# Written request:
Reproduce the listing below with each instance of "distant tree" changed to "faraway tree" and nothing else altered. Omit the pictures from your version.

# Supplied data:
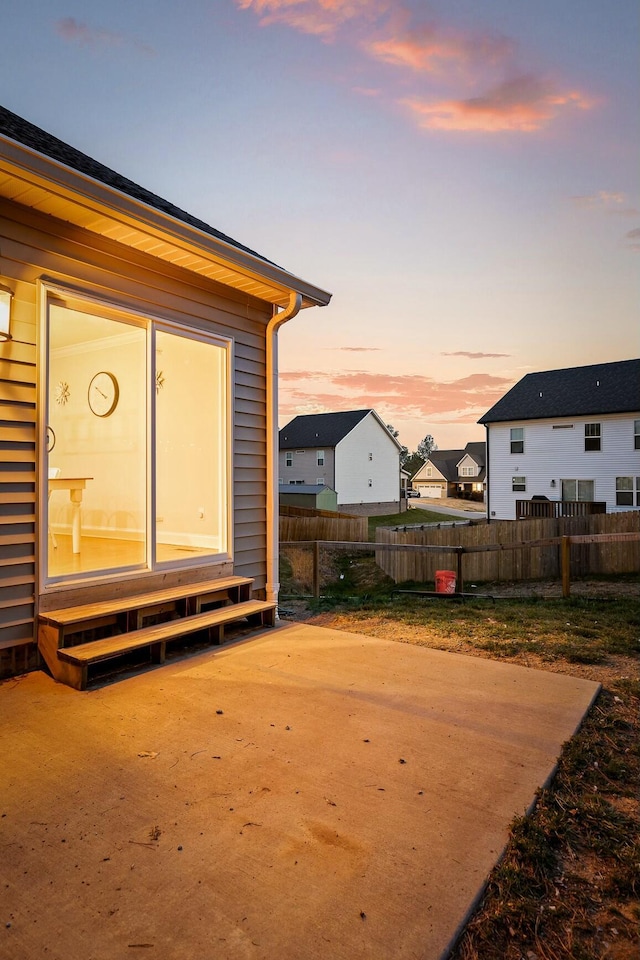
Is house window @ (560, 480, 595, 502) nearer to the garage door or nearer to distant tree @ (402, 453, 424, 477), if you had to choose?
the garage door

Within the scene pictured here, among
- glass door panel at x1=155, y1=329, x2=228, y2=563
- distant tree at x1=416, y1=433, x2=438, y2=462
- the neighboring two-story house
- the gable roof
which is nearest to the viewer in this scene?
glass door panel at x1=155, y1=329, x2=228, y2=563

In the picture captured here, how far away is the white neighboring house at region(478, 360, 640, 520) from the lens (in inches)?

# Worked solution:
Is house window @ (560, 480, 595, 502) nearer to the garage door or nearer to faraway tree @ (402, 453, 424, 477), if you had to choose?
the garage door

Within the scene pictured here, among
- glass door panel at x1=155, y1=329, x2=228, y2=563
- faraway tree at x1=416, y1=433, x2=438, y2=462
- the neighboring two-story house
- the gable roof
which is nearest to the viewer in this scene?
glass door panel at x1=155, y1=329, x2=228, y2=563

In the picture captured here, how far away is the white neighboring house at region(478, 360, 640, 520) from the lens (in inches)?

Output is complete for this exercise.